Over the course of time, your donors handle it by tuning out. In my first two posts around How to Break Through the Noise to Bring Donors Joy, I wrote how you could do that through thanking and reporting back. If you can get those two areas working well for your organization, you’re immediately going to set yourself apart.
But there is one last area that, if you can devote time and energy toward it, will definitely break though the noise your donors live in every day: serving your donor!
As a major gift officer or development professional that works with major donors, you are always working your cultivation and stewardship plan to deepen the relationship with your donors. Your goal is to create meaningful connections (through personal touches) that help you understand your donors’ passions and interests so you can know what programs and projects to offer them to invest in.
But in between the personal, planned touches every month, how often are you thinking about how to enhance the experience your donor has with your organization? Let me give you an example.
Several years ago, I was fortunate to work with a fantastic MGO named Theresa. She was really good at listening for clues from her donors. For all of her “A” and “B” level donors, Theresa “knew” her donors like no one else. Because of this, she made it her job to connect donors to each other where she saw they would benefit. Over the years, Theresa had helped dozens of her donors connect with other donors to help them in business, other services, like-minded hobbies, activities and lasting friendships.
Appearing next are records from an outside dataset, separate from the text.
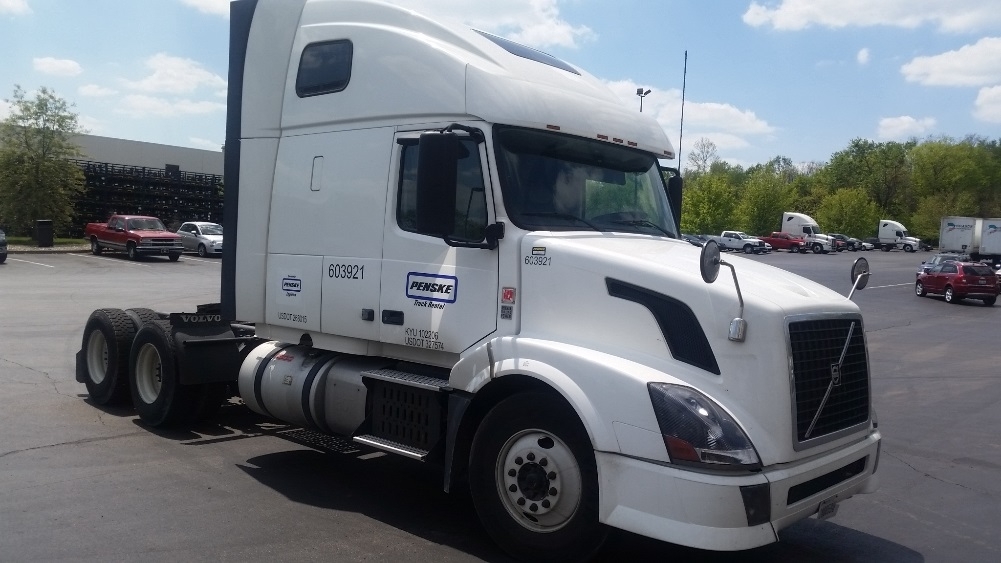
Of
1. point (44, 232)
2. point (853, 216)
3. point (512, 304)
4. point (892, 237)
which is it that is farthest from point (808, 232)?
point (512, 304)

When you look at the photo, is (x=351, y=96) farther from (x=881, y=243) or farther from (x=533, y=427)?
(x=881, y=243)

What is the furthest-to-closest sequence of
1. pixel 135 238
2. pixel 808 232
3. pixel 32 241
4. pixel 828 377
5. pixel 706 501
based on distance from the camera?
pixel 808 232
pixel 32 241
pixel 135 238
pixel 828 377
pixel 706 501

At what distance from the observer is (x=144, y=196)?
167 feet

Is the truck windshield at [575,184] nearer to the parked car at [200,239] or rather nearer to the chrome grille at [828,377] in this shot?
the chrome grille at [828,377]

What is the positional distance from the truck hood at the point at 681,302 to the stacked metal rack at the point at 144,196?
4887cm

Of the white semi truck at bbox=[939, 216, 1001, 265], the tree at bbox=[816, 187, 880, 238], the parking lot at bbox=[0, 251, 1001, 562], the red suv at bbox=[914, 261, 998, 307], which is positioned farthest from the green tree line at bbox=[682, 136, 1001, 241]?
the parking lot at bbox=[0, 251, 1001, 562]

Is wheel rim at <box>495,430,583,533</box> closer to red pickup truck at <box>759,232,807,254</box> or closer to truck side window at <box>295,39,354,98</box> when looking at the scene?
truck side window at <box>295,39,354,98</box>

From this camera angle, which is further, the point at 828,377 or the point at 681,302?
the point at 828,377

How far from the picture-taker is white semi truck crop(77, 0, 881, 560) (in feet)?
15.3

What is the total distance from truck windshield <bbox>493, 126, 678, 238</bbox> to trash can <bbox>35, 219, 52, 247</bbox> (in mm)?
43717

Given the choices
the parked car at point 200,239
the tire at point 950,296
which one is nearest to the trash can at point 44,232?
the parked car at point 200,239

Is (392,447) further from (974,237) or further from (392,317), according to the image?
(974,237)

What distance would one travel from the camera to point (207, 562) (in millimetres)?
5055

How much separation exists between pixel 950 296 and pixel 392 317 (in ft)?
113
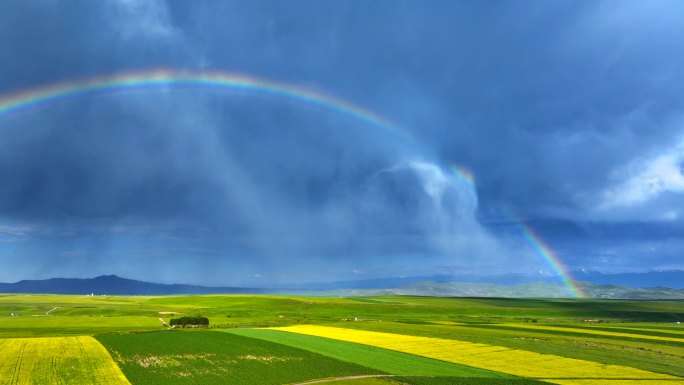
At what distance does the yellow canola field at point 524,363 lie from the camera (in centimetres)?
4675

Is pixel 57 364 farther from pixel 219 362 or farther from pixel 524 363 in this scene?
pixel 524 363

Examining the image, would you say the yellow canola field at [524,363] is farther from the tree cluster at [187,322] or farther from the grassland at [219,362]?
the tree cluster at [187,322]

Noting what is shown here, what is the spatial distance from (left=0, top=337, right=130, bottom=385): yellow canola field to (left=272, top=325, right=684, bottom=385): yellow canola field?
39.0 metres

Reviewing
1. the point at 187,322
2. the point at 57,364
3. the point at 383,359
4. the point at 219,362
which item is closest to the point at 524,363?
the point at 383,359

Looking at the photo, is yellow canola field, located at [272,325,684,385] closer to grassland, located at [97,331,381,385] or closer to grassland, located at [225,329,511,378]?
grassland, located at [225,329,511,378]

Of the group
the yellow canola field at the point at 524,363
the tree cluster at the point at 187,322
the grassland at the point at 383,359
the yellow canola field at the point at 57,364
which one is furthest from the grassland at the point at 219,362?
the tree cluster at the point at 187,322

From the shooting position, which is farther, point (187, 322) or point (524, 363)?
point (187, 322)

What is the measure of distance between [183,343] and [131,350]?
1044cm

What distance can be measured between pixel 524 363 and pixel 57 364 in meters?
55.7

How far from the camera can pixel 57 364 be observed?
5384cm

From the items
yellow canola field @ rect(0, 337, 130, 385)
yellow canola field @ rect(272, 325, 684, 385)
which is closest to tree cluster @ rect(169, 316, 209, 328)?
yellow canola field @ rect(0, 337, 130, 385)

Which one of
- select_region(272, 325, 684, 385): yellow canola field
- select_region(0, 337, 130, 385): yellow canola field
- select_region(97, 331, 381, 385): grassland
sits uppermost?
select_region(0, 337, 130, 385): yellow canola field

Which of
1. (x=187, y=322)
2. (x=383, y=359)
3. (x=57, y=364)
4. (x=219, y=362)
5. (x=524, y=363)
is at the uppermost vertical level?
(x=57, y=364)

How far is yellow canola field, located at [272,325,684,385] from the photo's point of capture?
4675 centimetres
At the organization’s annual gala, the energy and enthusiasm of her major donors was amazing… it was almost like she had helped create a big family. She told me that her donors would come up to her and repeatedly thank her throughout the night about making some kind of connection with another donor, and what a difference that connection had made in their lives.
If you saw her portfolio of donors, you would be amazed at the way it had grown, year over year. Why? Because not only was she great at cultivating and soliciting her donors, she was great at serving their needs above and beyond what donors expected of her.
You, too, can be a connector for your donors. And here are some other ways you can go above and beyond to serve your donors and break through the noise, leading to donor joy:

  1. Be an information resource. Learn what your donors are interested in, find an interesting piece of information about it, and send it to them. They will not be expecting it. This is the point.
  2. Understand a donor’s family dynamics. I know great MGOs who have been in tune with their donors’ families and some of their needs. Some were medical needs, some were related to higher education, and some were related to job and internship opportunities for the children of donors. Helping your donors’ families by making connections for them breaks through the noise.
  3. The most effective way to serve your donors is through listening to them. Listening will give you clues to understand who your donors are. This helps you to communicate with them in meaningful ways that are connected to the donors’ desires to change the world. A donor will pick up on this immediately. Imagine if your communications, touches and solicitations were all centered on the work you did in listening to the donor! Most non-profits do this poorly. They are more focused on themselves than on the donor. This is how you can stand out and break through your donors’ cluttered world.

If you are doing your job correctly by thanking, reporting back and serving your donors every day, you will be creating a TON of donor joy. The result of your efforts toward your donors will be increased revenue for your organization… year after year after year.